▸ **Aim of the task**:
Copy out exactly every line from the line containing "class: Mammalia" until the records below end, inclusive of both boundary lines.

▸ **Material for this exercise**:

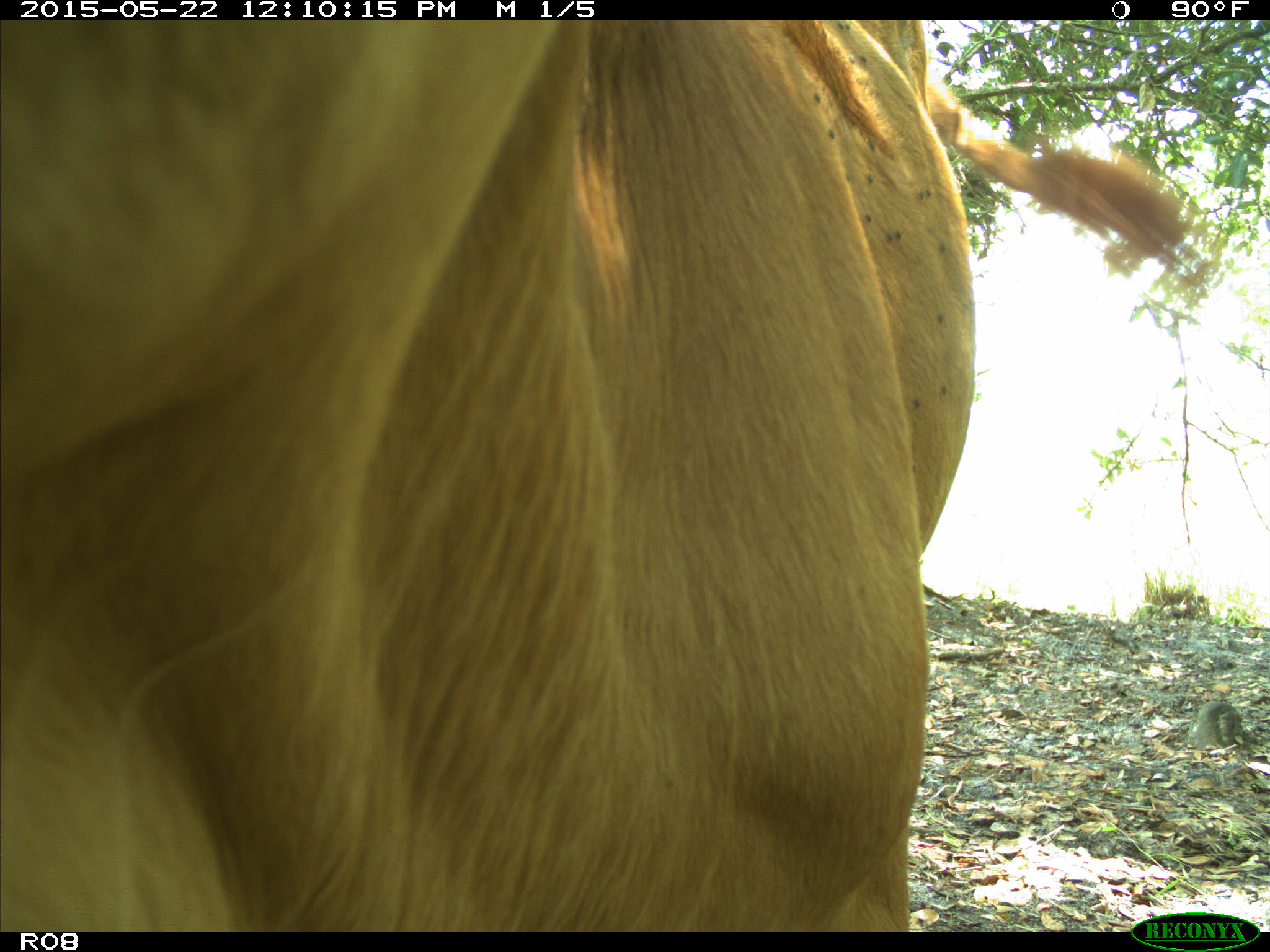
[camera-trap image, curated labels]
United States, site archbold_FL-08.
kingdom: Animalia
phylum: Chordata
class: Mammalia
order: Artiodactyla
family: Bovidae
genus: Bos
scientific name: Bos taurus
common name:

▸ **Final answer**:
class: Mammalia
order: Artiodactyla
family: Bovidae
genus: Bos
scientific name: Bos taurus
common name:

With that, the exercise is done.